To put it in perspective, in 2024, the total market value of all companies listed on EU stock exchanges was only 73% of the EU’s Gross Domestic Product (GDP), a stark contrast to the massive 270% seen in the US. This lack of scale translates to higher costs for companies seeking investment and fewer efficient options for ordinary citizens looking to invest their savings. The Commission’s package is designed to address this by making the single market for financial services “greater than the sum of its national parts.” By simplifying access to capital markets, reducing fragmentation, and leveraging economies of scale.
The measures
The reforms focus on three major areas: centralising supervision, removing integration obstacles and fostering innovation.
1. Centralising supervision
The most politically significant element is the overhaul of the supervisory landscape. Currently, supervision is often fragmented among national watchdogs, leading to inconsistencies. The package proposes to:
- Upgrade ESMA’s role: The European Securities and Markets Authority (ESMA), the EU’s securities regulator, will see its direct supervisory competences significantly expanded. It will become the single watchdog for the bloc’s largest cross-border financial market infrastructures.

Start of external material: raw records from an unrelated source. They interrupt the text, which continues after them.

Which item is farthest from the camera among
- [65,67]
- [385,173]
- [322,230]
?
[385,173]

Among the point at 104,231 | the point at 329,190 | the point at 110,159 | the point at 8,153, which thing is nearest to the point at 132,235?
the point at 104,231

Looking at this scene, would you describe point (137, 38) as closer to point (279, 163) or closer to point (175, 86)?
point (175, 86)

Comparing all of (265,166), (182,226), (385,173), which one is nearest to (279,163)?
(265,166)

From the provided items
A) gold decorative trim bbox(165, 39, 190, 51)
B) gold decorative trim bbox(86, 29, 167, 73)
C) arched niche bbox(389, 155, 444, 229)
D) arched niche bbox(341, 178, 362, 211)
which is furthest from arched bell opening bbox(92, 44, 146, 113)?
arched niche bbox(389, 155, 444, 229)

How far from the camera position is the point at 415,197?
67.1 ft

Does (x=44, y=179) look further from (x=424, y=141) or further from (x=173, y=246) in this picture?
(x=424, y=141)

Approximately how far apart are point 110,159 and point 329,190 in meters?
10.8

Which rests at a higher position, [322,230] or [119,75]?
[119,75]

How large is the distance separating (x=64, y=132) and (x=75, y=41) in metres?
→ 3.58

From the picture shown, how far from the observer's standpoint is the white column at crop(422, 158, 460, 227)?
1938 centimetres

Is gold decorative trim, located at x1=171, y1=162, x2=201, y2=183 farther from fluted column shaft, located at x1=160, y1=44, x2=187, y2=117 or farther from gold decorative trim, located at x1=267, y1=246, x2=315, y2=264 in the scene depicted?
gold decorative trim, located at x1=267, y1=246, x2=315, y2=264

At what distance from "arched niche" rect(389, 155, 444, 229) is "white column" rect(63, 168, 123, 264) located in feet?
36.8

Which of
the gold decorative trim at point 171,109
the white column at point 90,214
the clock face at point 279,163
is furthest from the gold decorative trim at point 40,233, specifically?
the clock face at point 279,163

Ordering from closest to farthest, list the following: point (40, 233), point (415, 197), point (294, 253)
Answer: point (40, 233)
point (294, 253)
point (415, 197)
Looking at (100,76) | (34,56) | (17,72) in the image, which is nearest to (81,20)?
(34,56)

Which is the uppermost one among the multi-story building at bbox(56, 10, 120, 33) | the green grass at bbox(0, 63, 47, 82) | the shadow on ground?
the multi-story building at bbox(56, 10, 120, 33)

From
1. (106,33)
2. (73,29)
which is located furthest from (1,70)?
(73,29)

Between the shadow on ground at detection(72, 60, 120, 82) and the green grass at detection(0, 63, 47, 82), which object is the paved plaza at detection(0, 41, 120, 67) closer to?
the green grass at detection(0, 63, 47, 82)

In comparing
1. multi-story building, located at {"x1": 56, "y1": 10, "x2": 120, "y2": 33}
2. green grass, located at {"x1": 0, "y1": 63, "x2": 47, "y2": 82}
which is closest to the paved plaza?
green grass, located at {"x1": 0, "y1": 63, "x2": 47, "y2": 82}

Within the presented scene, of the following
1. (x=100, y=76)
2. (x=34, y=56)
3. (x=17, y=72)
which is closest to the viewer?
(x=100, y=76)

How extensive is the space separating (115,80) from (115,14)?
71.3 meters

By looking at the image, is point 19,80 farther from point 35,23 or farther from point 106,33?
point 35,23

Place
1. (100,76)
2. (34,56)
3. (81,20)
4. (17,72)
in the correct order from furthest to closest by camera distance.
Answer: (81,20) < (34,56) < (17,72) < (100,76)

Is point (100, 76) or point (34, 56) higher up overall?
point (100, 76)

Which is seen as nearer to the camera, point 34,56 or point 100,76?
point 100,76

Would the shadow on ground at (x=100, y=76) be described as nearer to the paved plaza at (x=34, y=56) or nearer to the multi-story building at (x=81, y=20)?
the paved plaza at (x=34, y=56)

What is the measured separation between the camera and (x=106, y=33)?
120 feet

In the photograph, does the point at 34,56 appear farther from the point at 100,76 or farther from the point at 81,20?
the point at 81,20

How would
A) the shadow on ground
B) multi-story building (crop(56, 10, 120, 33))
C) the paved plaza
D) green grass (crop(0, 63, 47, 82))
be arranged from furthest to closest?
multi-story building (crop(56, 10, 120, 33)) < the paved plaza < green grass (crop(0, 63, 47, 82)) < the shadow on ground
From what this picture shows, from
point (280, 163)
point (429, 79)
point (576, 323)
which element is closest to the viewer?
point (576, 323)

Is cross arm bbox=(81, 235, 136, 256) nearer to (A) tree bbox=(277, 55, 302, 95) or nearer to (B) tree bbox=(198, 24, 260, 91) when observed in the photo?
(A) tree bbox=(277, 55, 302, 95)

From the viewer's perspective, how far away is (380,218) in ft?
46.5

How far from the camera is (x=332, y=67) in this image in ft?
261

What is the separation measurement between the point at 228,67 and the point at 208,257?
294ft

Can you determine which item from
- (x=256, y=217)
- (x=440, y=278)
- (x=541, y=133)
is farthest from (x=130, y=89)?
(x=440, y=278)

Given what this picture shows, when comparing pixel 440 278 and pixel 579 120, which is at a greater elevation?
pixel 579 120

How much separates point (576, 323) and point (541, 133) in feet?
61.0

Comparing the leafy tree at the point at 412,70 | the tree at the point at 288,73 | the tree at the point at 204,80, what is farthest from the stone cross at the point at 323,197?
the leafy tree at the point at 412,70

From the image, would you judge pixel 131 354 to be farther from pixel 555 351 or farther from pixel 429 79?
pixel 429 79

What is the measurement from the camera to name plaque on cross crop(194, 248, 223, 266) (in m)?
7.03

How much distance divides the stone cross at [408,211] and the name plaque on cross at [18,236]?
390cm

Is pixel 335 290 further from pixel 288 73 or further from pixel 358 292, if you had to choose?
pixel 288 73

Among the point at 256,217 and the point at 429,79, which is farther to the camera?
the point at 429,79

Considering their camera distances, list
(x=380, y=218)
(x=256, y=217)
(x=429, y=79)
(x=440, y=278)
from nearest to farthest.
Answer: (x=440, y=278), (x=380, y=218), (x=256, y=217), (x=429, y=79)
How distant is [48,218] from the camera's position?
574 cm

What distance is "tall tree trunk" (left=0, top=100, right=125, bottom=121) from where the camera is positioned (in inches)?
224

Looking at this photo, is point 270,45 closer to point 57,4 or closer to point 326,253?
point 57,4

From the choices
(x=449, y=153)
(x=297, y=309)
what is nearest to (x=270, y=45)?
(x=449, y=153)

- New Direct Supervision: This means ESMA will directly supervise key market players, including certain major trading venues, Central Counterparties, and all Crypto-Asset Service Providers (CASPs)
2. Removing Integration Obstacles
The package introduces significant measures to make cross-border trading, settlement, and asset management seamless. This includes:
- Pan-European Market Operator (PEMO) Status: This new status will allow operators of trading venues, such as stock exchanges, to streamline their corporate structures and licenses into a single entity or a single licence format. This drastically simplifies their ability to operate across the entire EU, eliminating the need for separate national setups.
- Simplified Fund Distribution: Rules for the cross-border distribution of investment funds are being streamlined to make it easier for funds to be sold to investors throughout the Union.
To ensure clarity and consistency, the Commission will also convert several existing regulatory directives (which allow for different national implementations) into regulations (which are directly applicable across the EU). This reduction of national differences would create a truly unified rulebook.
3. Facilitating Innovation and Technology
The package also updates the regulatory framework to embrace innovation, particularly in relation to Distributed Ledger Technology (DLT). The proposals will amend the DLT Pilot Regulation (DLTPR) to relax limits and increase flexibility, providing the legal certainty needed for these new technologies to be adopted safely and widely within the financial sector.
Next steps
The proposals will now move on to be negotiated and approved by the European Parliament and the Council. The Commission is committed to collaborating with all stakeholders to ensure the entire package, which is designed to work as a unified whole, is implemented swiftly and effectively, transforming today’s fragmented landscape into a global financial powerhouse.
As Commissioner for Financial Services, Maria Luís Albuquerque outlined: “By building a real Single Financial Market, we will give people better opportunities to grow their wealth, and we will unlock stronger financing for Europe’s priorities. Market integration is not a technical exercise — it is a political imperative for Europe’s prosperity and global relevance.”